[Opening Entries provided section]
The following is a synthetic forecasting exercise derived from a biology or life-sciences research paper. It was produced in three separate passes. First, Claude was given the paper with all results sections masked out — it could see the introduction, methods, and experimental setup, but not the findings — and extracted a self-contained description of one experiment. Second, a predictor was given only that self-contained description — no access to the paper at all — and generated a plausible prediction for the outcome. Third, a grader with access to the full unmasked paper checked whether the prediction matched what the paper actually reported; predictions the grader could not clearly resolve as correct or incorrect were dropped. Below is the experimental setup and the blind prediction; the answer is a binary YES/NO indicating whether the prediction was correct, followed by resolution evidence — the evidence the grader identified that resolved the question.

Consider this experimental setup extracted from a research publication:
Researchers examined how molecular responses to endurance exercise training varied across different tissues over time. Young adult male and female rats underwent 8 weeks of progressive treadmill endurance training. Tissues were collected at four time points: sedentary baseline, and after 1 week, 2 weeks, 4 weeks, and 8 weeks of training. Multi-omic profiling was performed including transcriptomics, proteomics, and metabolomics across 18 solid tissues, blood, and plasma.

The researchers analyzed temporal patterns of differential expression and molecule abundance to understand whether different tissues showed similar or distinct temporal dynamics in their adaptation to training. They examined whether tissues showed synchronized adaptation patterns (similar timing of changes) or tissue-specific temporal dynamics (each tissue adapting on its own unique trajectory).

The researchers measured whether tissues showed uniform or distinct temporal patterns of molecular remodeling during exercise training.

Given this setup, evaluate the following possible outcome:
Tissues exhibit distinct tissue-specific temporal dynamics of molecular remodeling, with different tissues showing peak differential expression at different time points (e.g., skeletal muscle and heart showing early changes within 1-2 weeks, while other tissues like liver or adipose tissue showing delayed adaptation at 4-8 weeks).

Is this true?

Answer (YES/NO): NO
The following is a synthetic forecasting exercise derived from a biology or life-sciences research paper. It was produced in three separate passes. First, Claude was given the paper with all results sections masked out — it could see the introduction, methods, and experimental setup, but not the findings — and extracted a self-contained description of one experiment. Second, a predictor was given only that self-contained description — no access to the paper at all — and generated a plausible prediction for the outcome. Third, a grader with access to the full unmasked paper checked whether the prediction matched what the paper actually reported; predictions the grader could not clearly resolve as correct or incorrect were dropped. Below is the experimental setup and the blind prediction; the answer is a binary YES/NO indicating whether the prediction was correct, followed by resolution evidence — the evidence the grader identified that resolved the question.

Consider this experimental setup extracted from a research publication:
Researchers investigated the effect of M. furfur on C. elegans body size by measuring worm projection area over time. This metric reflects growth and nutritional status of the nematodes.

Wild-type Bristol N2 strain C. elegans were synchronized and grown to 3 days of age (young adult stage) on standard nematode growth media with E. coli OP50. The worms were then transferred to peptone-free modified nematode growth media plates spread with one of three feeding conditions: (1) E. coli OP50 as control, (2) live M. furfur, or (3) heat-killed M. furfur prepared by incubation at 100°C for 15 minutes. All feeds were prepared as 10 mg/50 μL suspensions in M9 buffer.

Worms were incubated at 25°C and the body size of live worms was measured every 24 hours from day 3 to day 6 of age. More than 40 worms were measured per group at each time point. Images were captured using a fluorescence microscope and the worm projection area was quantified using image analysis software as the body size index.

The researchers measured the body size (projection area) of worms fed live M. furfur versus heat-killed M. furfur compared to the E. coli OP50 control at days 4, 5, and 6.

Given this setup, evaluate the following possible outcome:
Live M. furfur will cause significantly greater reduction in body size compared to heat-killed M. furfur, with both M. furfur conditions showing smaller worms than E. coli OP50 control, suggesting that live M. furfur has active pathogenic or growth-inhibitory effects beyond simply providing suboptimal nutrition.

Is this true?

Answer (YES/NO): NO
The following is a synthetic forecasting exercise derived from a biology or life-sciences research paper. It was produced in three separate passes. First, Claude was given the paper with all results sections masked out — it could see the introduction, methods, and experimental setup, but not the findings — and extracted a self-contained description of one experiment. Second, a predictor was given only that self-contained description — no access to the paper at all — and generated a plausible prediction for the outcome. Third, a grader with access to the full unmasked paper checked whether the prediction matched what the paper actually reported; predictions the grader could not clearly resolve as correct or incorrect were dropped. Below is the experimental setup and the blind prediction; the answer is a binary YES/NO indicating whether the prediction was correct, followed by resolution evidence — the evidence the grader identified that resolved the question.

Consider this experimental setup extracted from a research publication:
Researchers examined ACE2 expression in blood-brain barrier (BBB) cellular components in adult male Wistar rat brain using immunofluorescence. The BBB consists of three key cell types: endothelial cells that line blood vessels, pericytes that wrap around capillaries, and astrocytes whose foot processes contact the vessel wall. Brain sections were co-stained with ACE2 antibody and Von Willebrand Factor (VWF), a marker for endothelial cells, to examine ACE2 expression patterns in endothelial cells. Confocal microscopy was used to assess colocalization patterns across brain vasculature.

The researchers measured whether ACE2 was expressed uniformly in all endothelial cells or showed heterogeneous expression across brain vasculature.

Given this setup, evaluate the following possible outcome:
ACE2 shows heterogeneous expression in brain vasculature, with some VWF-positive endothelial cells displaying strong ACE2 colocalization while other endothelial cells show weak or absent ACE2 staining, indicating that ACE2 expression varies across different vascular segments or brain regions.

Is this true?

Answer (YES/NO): YES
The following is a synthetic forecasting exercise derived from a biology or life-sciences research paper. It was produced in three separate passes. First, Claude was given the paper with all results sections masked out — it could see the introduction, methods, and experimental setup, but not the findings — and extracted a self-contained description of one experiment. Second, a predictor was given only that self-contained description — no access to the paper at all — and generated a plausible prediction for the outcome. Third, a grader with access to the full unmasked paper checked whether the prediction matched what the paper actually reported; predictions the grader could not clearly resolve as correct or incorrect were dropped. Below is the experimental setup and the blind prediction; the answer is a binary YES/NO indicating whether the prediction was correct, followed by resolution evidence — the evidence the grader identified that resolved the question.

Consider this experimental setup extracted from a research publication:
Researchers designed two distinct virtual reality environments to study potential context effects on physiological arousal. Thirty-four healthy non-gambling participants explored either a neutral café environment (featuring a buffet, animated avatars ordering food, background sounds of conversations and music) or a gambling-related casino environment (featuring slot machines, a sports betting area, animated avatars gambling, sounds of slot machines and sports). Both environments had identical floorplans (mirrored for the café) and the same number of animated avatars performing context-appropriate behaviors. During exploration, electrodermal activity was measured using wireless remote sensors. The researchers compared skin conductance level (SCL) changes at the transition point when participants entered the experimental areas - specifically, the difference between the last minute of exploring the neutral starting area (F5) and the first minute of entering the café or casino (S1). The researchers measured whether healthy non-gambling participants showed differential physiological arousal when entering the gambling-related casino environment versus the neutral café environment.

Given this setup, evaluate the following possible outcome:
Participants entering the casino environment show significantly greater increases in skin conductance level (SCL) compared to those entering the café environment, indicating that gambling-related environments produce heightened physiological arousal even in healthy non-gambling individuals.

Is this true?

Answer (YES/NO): NO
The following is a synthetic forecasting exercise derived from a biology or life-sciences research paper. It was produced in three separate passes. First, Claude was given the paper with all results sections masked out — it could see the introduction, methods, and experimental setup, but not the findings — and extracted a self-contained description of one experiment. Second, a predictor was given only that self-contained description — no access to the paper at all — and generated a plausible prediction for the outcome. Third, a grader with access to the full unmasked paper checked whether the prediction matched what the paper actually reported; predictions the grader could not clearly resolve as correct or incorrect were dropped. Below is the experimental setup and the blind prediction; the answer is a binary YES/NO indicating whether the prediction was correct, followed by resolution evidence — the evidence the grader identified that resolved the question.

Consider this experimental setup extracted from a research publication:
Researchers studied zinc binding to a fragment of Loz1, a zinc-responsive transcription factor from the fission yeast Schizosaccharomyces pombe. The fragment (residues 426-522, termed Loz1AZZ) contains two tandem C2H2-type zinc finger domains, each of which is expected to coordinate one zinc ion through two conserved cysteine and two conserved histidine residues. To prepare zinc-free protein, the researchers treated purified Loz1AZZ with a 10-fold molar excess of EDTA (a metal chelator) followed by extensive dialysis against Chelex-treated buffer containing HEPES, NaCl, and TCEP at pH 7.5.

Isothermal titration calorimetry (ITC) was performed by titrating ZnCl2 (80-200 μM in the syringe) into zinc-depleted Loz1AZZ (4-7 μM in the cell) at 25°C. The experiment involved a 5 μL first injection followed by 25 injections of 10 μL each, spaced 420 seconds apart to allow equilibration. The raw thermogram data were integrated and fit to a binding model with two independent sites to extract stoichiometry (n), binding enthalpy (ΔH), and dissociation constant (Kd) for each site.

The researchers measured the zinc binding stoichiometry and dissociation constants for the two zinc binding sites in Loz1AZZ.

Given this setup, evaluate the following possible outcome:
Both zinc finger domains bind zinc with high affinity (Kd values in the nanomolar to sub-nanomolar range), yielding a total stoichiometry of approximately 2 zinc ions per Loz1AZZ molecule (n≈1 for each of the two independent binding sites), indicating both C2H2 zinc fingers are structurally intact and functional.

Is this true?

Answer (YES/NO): NO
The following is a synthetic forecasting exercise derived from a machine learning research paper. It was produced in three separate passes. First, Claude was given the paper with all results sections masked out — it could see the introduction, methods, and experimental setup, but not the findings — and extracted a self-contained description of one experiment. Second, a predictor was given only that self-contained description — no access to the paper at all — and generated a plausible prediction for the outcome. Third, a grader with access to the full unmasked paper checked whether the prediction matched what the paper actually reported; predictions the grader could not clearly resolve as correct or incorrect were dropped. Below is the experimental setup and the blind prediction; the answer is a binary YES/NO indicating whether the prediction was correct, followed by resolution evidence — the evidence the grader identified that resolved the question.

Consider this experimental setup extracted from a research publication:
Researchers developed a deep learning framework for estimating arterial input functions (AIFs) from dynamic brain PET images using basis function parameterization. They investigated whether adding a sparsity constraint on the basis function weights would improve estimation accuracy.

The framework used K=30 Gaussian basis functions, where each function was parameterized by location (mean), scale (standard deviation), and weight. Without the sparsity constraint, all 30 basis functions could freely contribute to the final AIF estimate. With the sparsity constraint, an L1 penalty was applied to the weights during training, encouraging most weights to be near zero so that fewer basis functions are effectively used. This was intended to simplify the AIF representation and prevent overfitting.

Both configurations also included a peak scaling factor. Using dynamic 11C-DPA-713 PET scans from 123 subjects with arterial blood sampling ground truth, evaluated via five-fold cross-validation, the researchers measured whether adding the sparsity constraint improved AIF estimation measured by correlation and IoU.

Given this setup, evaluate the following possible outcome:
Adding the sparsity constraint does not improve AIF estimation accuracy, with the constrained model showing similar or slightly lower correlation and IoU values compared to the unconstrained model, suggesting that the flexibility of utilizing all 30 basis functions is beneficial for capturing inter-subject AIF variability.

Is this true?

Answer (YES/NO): YES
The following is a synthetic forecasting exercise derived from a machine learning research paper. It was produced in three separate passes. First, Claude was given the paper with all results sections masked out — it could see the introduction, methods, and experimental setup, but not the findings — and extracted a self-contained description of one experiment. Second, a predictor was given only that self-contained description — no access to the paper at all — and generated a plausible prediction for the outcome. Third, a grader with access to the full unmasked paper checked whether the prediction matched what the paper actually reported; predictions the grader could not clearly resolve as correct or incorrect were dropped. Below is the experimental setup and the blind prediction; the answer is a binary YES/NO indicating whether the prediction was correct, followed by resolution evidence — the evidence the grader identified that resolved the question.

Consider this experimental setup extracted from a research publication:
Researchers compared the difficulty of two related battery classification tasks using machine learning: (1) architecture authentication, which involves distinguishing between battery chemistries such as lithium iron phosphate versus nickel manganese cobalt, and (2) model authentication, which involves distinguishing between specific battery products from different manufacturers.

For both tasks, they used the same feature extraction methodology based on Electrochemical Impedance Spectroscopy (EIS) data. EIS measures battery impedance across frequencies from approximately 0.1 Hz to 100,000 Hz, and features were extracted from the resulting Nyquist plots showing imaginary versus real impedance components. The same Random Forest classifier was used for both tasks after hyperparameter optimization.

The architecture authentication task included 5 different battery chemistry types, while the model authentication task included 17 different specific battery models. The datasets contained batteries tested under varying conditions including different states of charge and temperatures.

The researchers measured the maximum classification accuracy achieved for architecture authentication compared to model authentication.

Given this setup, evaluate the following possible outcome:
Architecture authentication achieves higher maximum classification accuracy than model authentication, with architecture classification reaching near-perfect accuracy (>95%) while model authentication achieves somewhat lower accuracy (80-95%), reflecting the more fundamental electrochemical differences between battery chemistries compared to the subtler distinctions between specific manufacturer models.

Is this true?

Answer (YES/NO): YES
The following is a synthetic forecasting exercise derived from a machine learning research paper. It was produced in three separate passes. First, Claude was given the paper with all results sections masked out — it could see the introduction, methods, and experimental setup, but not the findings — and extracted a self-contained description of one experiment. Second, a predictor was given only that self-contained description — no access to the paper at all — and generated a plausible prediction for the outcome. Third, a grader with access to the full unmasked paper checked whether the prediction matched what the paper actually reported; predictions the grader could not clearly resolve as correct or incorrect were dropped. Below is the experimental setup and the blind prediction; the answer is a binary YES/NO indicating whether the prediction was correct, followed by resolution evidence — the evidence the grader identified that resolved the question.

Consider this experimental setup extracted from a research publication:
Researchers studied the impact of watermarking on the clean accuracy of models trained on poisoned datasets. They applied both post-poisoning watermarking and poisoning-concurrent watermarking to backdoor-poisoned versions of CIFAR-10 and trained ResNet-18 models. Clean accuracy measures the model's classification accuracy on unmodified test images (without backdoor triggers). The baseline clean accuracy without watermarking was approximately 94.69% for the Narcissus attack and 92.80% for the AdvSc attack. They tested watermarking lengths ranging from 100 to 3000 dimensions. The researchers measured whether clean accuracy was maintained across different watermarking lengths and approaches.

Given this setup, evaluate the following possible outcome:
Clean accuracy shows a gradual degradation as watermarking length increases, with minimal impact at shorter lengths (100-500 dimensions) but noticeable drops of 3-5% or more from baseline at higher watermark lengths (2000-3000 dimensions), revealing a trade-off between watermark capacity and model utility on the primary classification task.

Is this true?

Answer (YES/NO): NO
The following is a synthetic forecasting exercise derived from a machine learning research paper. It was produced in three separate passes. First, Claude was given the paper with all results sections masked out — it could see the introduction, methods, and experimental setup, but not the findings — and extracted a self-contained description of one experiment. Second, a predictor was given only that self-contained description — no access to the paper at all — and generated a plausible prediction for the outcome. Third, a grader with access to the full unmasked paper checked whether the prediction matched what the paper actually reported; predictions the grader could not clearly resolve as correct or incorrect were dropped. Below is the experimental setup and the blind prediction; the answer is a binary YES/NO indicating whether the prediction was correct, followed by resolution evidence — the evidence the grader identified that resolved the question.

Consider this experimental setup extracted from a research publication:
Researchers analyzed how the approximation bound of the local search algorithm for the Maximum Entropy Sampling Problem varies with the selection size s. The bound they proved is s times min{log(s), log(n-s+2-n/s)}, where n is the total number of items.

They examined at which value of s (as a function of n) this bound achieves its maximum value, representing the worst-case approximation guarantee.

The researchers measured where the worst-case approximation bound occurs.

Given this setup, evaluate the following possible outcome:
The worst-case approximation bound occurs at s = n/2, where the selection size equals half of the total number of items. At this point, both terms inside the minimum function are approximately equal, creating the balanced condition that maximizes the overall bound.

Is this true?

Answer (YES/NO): YES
[Closing Entries provided section]
- Brief
From the line containing "Researchers developed a" down to the line containing "The framework used" in the material above, reproduce every line exactly, including the two end lines.

- Response to this task
Researchers developed a deep learning framework for estimating arterial input functions (AIFs) from dynamic brain PET images using basis function parameterization. They investigated whether adding a sparsity constraint on the basis function weights would improve estimation accuracy.

The framework used K=30 Gaussian basis functions, where each function was parameterized by location (mean), scale (standard deviation), and weight. Without the sparsity constraint, all 30 basis functions could freely contribute to the final AIF estimate. With the sparsity constraint, an L1 penalty was applied to the weights during training, encouraging most weights to be near zero so that fewer basis functions are effectively used. This was intended to simplify the AIF representation and prevent overfitting.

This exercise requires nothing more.